**What is expected:** Starting with the line that contains "How far is [120,244]", copy every line through the end of the data below, exactly and with nothing added.

**Records shown:**
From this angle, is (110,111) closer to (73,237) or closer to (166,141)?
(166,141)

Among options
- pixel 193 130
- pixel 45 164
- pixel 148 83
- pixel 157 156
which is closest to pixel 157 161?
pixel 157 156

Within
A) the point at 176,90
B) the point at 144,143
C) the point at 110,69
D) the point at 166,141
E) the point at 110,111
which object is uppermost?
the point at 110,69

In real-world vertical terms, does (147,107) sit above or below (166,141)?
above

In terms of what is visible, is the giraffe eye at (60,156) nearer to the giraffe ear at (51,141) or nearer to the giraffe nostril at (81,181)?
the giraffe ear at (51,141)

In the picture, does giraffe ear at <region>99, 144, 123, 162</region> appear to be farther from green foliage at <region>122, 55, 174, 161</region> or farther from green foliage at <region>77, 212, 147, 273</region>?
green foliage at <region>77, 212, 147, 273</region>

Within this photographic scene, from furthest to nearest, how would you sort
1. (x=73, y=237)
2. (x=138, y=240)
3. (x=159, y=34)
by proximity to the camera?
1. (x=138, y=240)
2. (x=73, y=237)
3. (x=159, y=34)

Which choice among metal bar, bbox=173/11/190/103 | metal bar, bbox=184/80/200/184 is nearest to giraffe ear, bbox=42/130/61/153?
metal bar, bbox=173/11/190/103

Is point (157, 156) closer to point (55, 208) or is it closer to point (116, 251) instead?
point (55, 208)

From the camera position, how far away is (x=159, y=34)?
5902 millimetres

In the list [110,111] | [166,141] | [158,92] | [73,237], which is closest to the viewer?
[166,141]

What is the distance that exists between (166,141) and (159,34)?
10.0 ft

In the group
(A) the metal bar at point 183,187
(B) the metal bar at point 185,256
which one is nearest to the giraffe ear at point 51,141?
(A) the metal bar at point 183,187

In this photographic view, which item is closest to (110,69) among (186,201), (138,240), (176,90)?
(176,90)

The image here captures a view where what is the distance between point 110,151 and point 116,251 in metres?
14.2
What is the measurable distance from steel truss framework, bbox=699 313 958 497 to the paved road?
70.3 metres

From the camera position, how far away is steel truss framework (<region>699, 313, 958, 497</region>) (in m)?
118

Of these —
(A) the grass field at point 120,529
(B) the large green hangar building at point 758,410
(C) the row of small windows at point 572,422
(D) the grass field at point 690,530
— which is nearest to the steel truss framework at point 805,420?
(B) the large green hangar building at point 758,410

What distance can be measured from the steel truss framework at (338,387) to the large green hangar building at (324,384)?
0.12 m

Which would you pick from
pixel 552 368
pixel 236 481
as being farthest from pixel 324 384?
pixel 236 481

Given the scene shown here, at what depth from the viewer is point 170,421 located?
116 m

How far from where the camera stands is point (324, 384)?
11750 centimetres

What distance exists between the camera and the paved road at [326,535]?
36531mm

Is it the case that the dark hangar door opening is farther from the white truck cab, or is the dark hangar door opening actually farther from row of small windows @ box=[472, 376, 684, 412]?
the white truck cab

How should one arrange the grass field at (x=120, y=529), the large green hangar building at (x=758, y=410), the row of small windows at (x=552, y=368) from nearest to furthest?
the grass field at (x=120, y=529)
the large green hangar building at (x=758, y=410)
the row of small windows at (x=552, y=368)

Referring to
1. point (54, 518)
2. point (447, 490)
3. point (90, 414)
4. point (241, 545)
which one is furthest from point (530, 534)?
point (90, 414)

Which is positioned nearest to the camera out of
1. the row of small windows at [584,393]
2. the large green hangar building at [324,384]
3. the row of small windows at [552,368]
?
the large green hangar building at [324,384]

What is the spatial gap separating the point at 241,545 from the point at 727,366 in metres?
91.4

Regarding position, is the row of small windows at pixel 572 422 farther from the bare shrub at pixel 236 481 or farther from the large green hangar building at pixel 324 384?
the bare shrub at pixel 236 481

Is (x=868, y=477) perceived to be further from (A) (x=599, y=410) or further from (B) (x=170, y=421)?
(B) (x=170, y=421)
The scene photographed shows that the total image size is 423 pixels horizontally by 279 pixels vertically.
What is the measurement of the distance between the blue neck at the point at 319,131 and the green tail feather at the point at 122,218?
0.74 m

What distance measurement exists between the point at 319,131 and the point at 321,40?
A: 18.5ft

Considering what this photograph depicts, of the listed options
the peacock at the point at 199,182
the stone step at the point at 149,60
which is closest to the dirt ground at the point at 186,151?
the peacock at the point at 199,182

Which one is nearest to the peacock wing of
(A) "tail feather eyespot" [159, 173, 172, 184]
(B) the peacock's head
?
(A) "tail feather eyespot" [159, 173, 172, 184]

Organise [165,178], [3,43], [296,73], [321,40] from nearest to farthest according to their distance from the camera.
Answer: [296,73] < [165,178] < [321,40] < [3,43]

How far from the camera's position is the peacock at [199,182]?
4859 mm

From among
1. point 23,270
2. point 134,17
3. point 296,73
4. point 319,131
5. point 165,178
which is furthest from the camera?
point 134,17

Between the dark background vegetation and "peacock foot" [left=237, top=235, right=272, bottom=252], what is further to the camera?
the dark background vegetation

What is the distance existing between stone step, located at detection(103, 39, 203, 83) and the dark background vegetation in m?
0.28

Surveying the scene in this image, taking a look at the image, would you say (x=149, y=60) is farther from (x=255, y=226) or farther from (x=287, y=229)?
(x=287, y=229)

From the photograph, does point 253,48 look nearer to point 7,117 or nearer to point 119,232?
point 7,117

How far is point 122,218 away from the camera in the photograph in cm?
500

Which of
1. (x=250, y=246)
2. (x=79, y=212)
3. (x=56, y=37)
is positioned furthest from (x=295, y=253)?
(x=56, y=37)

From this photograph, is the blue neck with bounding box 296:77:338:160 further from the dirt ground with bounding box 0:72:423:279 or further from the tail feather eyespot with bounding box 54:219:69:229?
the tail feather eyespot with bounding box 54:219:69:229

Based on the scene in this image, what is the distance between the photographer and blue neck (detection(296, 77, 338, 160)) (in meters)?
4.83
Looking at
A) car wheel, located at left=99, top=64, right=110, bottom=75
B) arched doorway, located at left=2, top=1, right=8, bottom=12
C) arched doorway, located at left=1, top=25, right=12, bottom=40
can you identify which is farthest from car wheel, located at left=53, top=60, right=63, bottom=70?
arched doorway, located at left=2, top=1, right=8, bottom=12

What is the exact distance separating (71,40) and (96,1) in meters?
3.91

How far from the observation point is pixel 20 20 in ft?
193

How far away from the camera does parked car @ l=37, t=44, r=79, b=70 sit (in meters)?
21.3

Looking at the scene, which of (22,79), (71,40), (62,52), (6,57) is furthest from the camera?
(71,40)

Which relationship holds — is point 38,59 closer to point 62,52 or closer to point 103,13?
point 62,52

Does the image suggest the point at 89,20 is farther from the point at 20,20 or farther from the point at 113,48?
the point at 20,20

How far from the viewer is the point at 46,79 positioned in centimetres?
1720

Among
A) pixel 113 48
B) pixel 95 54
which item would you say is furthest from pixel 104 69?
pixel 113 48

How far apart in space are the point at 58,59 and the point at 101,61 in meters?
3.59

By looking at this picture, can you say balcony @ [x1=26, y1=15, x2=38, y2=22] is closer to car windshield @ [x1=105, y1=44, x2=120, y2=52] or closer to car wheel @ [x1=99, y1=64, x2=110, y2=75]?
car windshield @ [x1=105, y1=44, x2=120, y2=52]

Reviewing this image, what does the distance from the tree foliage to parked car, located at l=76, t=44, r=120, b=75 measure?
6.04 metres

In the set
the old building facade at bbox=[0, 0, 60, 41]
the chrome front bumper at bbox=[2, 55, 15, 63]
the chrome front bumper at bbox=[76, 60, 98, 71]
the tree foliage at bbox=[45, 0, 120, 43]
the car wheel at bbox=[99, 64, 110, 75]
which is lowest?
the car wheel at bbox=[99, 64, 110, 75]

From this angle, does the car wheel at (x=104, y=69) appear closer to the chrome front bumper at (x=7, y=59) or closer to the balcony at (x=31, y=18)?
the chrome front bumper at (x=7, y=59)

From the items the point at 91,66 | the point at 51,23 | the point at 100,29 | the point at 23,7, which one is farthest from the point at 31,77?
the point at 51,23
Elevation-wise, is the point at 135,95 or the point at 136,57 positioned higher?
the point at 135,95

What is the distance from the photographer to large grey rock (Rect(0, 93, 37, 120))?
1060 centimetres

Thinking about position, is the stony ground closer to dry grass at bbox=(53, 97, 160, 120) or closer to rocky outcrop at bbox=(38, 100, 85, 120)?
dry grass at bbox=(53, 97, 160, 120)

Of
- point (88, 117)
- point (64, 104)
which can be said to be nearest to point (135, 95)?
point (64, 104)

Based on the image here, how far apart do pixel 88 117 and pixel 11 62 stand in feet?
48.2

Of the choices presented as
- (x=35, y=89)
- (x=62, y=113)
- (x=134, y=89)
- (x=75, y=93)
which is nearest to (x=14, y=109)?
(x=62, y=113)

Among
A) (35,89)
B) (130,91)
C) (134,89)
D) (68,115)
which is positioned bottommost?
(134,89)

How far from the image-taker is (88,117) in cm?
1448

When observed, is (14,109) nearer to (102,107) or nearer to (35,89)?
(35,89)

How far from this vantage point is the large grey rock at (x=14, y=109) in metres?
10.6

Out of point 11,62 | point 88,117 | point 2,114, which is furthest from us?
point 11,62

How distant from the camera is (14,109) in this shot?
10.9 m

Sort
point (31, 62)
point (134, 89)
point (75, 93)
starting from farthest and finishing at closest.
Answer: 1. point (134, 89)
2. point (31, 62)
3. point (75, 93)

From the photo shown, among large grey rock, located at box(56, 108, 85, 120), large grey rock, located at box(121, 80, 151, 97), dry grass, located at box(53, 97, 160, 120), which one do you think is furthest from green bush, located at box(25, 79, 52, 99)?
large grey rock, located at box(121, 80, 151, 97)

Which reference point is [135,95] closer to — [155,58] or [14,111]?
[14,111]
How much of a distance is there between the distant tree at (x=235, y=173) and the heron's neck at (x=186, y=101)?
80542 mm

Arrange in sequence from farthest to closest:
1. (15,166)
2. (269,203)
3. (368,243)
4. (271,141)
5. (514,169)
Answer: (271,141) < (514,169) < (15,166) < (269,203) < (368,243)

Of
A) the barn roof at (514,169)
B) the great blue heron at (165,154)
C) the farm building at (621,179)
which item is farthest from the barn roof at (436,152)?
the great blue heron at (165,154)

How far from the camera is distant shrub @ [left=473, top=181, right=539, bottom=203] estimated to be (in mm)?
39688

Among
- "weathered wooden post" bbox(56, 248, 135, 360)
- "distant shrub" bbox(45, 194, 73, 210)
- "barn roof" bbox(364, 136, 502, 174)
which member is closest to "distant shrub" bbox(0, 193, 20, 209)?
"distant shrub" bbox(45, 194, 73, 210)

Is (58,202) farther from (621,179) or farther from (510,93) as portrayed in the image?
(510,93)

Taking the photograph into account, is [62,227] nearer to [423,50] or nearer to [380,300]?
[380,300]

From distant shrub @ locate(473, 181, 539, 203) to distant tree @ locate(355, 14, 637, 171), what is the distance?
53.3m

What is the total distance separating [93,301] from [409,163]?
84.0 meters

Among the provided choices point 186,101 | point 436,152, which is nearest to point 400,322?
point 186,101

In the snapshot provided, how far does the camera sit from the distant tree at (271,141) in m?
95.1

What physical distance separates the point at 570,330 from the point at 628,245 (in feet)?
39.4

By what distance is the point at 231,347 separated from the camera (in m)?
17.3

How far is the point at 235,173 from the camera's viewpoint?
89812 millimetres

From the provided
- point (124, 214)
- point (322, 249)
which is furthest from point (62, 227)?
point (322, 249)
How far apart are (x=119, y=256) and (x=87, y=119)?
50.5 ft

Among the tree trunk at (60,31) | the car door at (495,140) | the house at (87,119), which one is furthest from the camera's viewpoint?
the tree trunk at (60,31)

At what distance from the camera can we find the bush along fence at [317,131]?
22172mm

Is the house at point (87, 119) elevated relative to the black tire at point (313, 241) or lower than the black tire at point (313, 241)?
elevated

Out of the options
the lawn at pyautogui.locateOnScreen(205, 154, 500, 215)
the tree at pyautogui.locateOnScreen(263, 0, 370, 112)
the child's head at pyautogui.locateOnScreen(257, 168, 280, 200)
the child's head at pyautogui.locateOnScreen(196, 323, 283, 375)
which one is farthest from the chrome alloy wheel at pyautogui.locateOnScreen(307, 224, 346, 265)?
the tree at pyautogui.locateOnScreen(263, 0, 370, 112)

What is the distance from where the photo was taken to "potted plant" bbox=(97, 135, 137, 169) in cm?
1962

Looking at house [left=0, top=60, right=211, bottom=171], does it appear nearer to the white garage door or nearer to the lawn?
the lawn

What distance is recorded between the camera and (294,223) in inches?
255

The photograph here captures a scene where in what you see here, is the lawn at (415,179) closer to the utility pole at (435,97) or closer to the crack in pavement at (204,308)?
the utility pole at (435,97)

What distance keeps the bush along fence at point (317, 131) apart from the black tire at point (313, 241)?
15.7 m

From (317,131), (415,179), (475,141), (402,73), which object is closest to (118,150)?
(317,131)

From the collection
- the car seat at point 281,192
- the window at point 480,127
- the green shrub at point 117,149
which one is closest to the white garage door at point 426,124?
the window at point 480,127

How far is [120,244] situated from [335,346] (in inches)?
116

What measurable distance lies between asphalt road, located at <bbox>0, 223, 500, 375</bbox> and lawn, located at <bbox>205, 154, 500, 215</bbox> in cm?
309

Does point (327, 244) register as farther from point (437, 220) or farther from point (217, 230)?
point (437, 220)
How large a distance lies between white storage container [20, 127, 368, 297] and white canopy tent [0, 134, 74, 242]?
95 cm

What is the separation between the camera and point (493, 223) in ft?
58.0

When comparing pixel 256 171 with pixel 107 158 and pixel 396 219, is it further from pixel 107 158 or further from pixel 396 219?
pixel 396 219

**Answer to the exercise:**
How far is [120,244] situated from [335,346] (in inches)?
116

What measurable distance lies between asphalt road, located at <bbox>0, 223, 500, 375</bbox> and lawn, located at <bbox>205, 154, 500, 215</bbox> in cm?
309

Does point (327, 244) register as farther from point (437, 220) or farther from point (217, 230)?
point (437, 220)
How large a distance lies between white storage container [20, 127, 368, 297] and white canopy tent [0, 134, 74, 242]?
95 cm

What is the separation between the camera and point (493, 223) in ft?
58.0

When comparing pixel 256 171 with pixel 107 158 and pixel 396 219, is it further from pixel 107 158 or further from pixel 396 219?
pixel 396 219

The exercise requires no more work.